In this article, you will see how to use Swift and AVKit to crop a video clip and how to trim a video's timeline. Then you will learn how to use AVAssetExportSession to write your edited video to disk. The code in this article uses Swift 5 and Xcode 12.5. Clone this repository for a sample project and example code.

Anatomy of a Video File

The AVFoundation and AVKit frameworks are what Swift and iOS use to manage audio and video. When starting out, you may use an AVPlayerViewController for playback with the same controls and features as the native players. You can also use an AVPlayer object and provide your own playback and editing controls. Whichever you choose, you begin by loading a media file (.mp3, .mov, etc.) into an AVPlayerItem. Inside the AVPlayerItem, the media becomes an AVAsset which may have many tracks of video, audio, text, closed captions etc.

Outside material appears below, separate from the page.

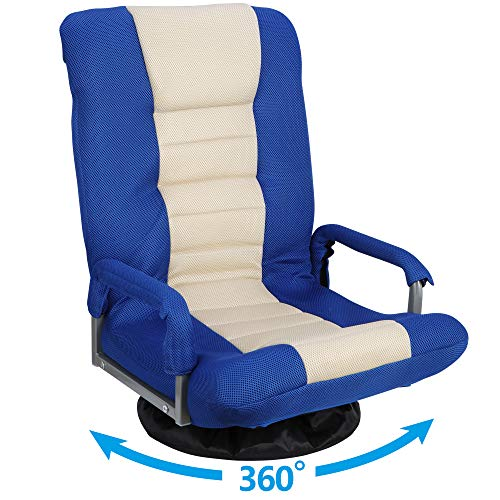 ZENY 360 Degree Swivel Gaming Floor Chair w/Armrest, Adjustable 5 Positions Folding Lazy Sofa Lounger Chairs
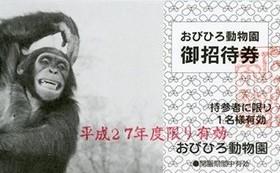 数量限定!!5000円内容+おびひろ動物園ペア招待券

To manipulate an AVAsset, Apple provides the AVComposition class. The AVComposition can act on a single track or many tracks to filter and mix underlying media and produces a single output. An AVPlayer shows the output of an AVComposition on a device. When it is time to export, you can use an AVAssetExportSession with the same AVComposition to write to disk or upload to a server.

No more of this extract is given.